Silver's face contorted as horrible images burst into his mind: images of men slobbering over the woman he loved, while she smiled and opened her legs and let them do it.
"Hellfire!" he said. "Bloody hellfire!"
"I know, John."
Fortunately Israel Hands was right. Walrus floated out of the dry dock two days later, and with some furious work by a sheer hulk's crew to re-step the foremast, and all hands to set up rigging, she was under way and outbound from Upper Barbados on the morning tide of 17th April, in all respects fit for sea, and a dozen extr
a hands aboard: each one carefully chosen.
In addition, the two reluctant navigating officers were gone, and in their place stood Mr Warrington, rated as first mate: a vital necessity in case Mr Norton might not be willing to take up duties again. Warrington was a stout, greying man, who came with his own charts, instruments and tables. But unlike the foremast hands, he'd not been carefully chosen.
"Dirty bugger, ain't he?" said Israel Hands to Long John, as Mr Warrington came up on deck for his noon observation, doffing his hat towards his captain. His coat was soiled, his fingernails were filthy and a broken feather drooped from his hat.
"Aye," said Silver, as Warrington went to the rail with his quadrant for a view of the sun. "But he's all we could get!
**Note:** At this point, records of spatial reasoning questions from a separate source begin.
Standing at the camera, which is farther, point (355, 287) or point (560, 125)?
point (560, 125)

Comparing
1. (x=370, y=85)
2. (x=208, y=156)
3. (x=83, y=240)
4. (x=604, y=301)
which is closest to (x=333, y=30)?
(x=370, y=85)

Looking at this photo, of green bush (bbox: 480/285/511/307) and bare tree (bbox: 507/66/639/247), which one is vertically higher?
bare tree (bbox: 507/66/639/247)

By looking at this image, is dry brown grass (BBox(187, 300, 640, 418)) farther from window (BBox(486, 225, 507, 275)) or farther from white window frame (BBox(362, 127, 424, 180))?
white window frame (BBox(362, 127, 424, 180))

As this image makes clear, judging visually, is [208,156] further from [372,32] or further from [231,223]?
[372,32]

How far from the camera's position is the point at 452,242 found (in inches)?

There's a shortage of first mates in Upper Barbados… or at least there is for our trade!"
"He stinks, too," said Israel Hands. "Let's hope Mr Joe ain't made the wrong choice." Silver grinned and looked at
Mr Joe. He'd started out as gunner's mate under Israel Hands, who'd taught the lad his letters and his numbers, only to find that he liked them so much that he wanted to be a navigator and not a gunner! This left Israel Hands jealous but Silver delighted that so intelligent a member of his crew was showing interest in one skill that he himself could never master.
Now Mr Joe was standing beside Warrington, receiving instruction in the use of the quadrant — and an odd pair they made: the slim, serious young black with his handsome face and his eye-patch, and the sweating, greasy Warrington with his loud voice and his coarse, leering jokes.
Later, it grew worse. Warrington got roaring drunk at dinner time, and bellowed verses at the top of his voice until a bucket of water was thrown over him. Then he staggered on deck, still grinning and sniggering, and played the dirty- minded trick of creeping up behind another man and grabbing his arse with a middle finger upraised between the cheeks: not the wisest of tricks to play upon a gentleman o' fortune. Warrington got badly beaten, suffering broken ribs, a dislocated thumb, severe bruising about the face, and a split forehead for Dr Cowdray to sew up.